Letter to my Daughter: May 2011

The other day I was completely freaked out at the sight of the hair on your legs. It was soft and downy, just as it’s supposed to be at your age, but for some reason I didn’t want it to be there at all. The problem, of course, is that with all of my being I wish you would stay small, so I face a hundred small reminders every day that that particular wish just isn’t going to come true. On the positive side it spurred me to work a little harder to hold onto the memories, so I decided to write you a letter.

This is us as we so often are: nose to nose. (It looks angelic, but there’s a good chance that whatever you were saying to me included the word, ‘booger’)  I love this picture, even if it is a wicked test of my (terrible) vanity: all those wrinkles on your mama. But you: you blossom. You don’t look at all like a toddler anymore. Your pediatrician pointed out a long time ago that you carried the body of a child: you lost the roundness and proportions of babyhood early on. But I’ve maintained the illusion as long as I could.

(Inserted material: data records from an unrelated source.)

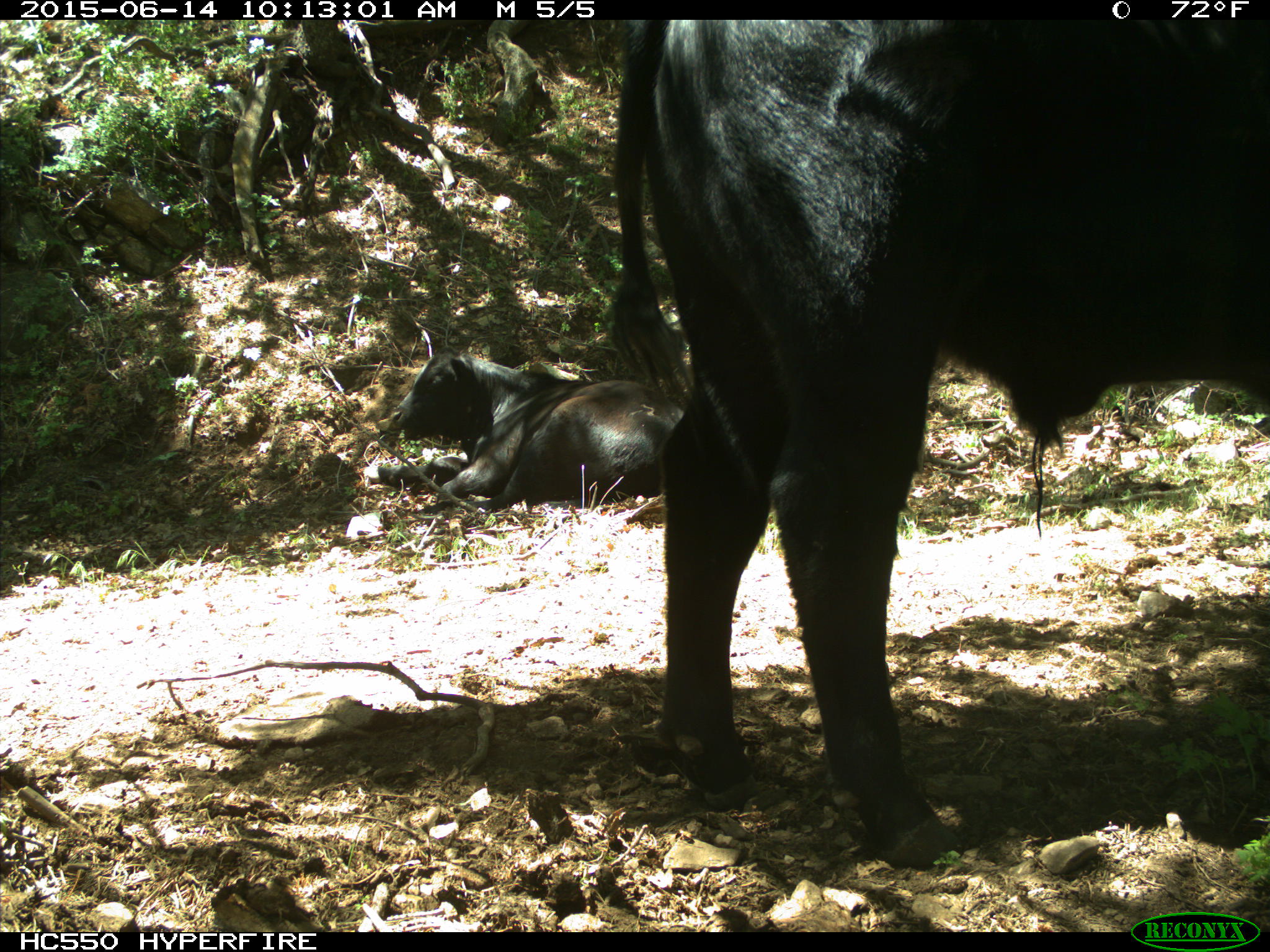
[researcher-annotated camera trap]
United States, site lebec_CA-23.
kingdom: Animalia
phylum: Chordata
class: Mammalia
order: Artiodactyla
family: Bovidae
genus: Bos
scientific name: Bos taurus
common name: domestic cow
Bos taurus (domestic cow).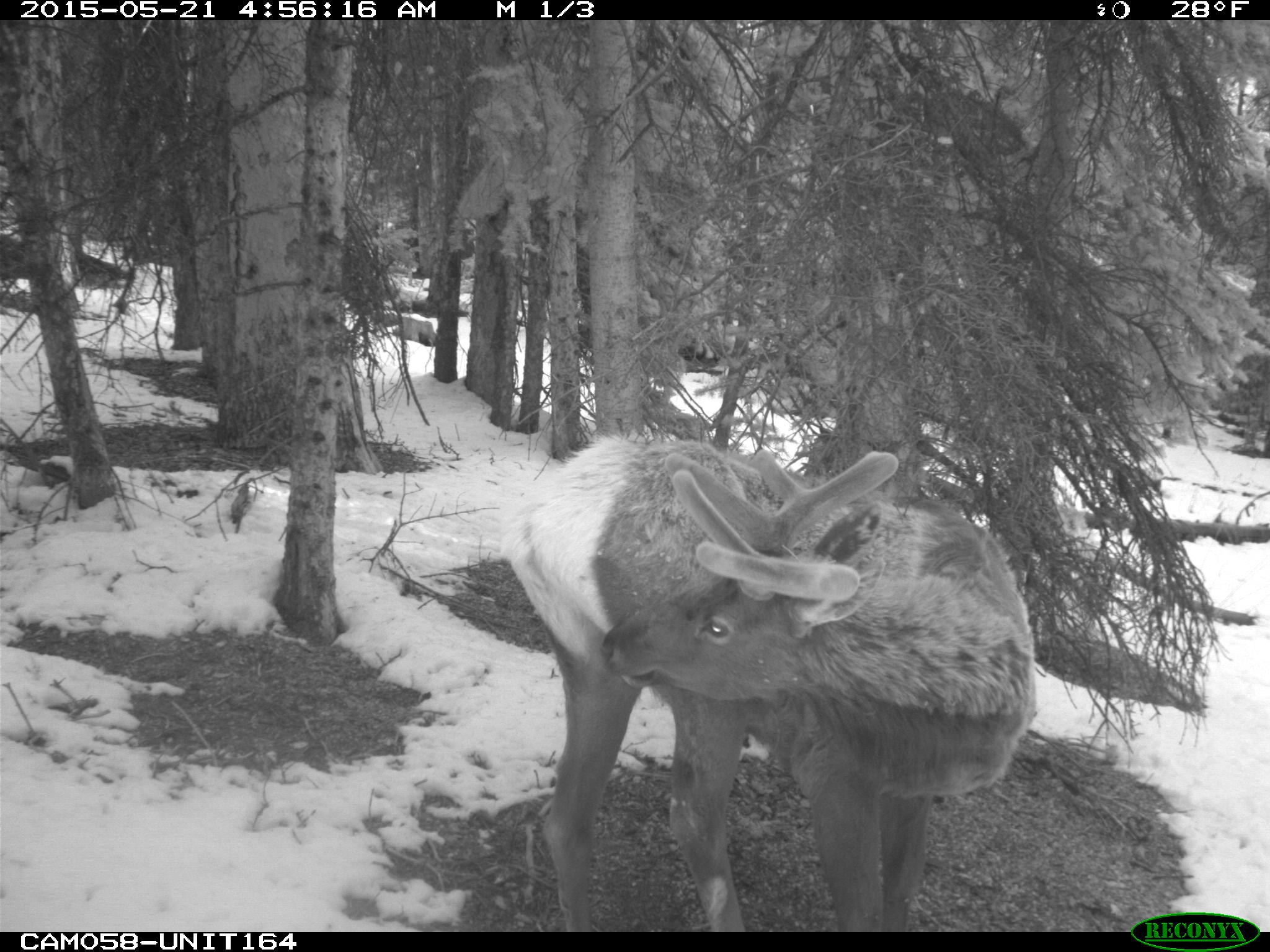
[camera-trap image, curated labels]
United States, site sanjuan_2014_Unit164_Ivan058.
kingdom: Animalia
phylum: Chordata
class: Mammalia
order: Artiodactyla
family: Cervidae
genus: Cervus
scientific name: Cervus elaphus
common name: red deer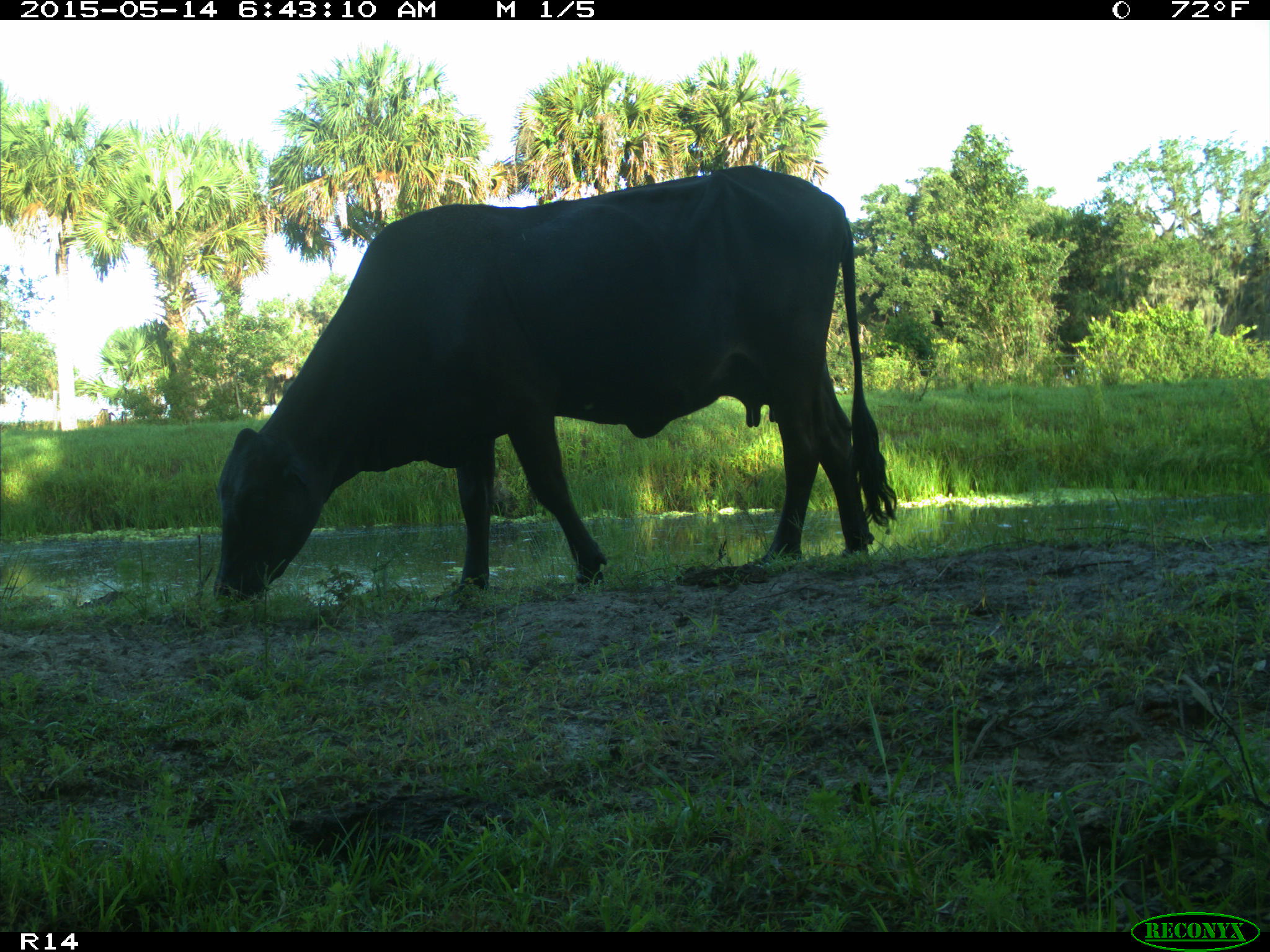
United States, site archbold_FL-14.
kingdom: Animalia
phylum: Chordata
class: Mammalia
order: Artiodactyla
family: Bovidae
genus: Bos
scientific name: Bos taurus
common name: domestic cow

This month was golden and bright and the perfect backdrop as you stretched your long legs and your strong wings and soared. You played outside much more than in, and you came home from school every day covered in mud. I will always remember that about your Waldorf year: that you were always the muddiest kid in class, always.

Time bum-rushed me. For the first time, just last weekend, we picked up a friend to go to a party, your matching booster seats bumping into each other in the back seat. You finally left pull-ups behind, at least for naps. Playdates, these days, you’re on your own, tossing a wave over your shoulder as you run to greet your friend. It’s not yet comfortable, to me, this time apart.

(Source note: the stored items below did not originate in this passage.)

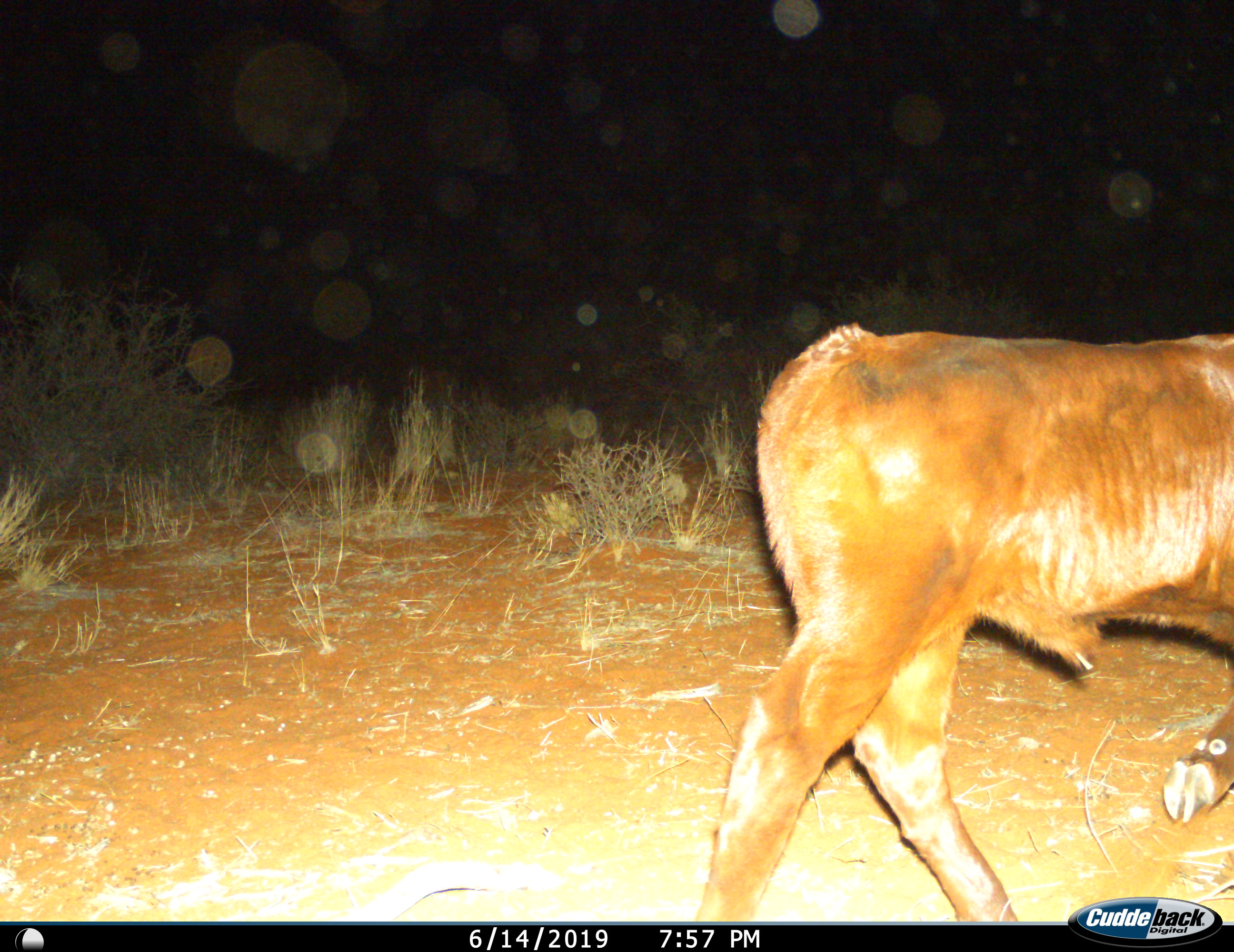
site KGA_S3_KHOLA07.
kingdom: Animalia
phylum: Chordata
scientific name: Vertebrata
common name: domestic animal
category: domesticanimal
Domesticanimal (domestic animal) (Vertebrata), count 1. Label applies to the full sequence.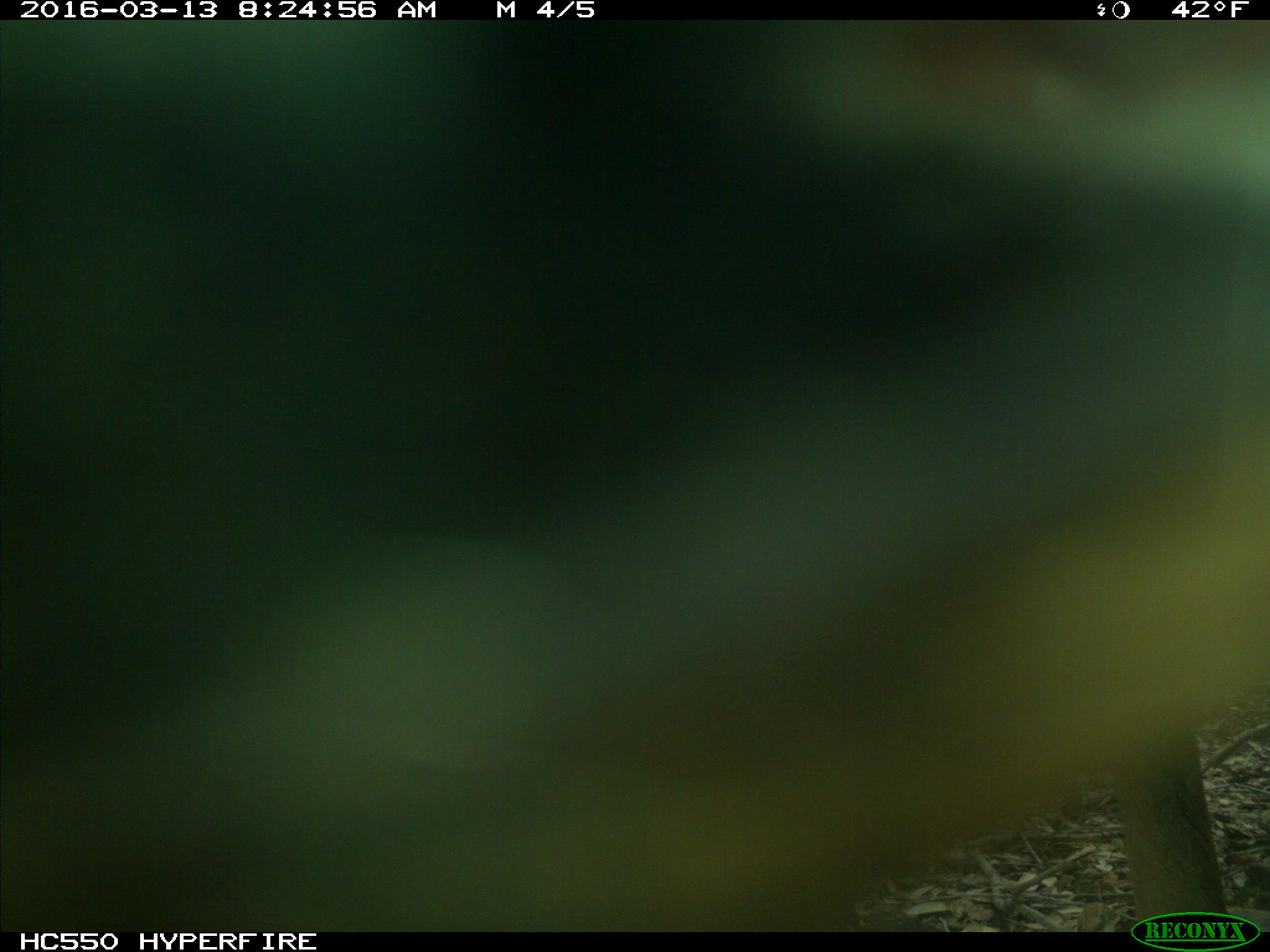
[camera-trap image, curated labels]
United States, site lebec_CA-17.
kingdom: Animalia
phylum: Chordata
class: Mammalia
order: Artiodactyla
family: Cervidae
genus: Cervus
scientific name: Cervus canadensis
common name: elk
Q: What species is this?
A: Cervus canadensis (elk).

You stayed at school for naptime, as an experiment. When I arrived you bolted up from your blanket: surrounded by children sleeping peacefully, you’d been keeping an eye on the door, watching and waiting. Your cheeks were streaked with tears. You’d cried for me, you said. Let’s not do this again, you said. Let’s go home, you said, reaching for me. I picked you up to carry you to the car and you curled into me, your head on my shoulder, content for the moment to grant me that one wish all mothers’ hearts secretly hold: to have my baby in my arms, for just a little bit longer.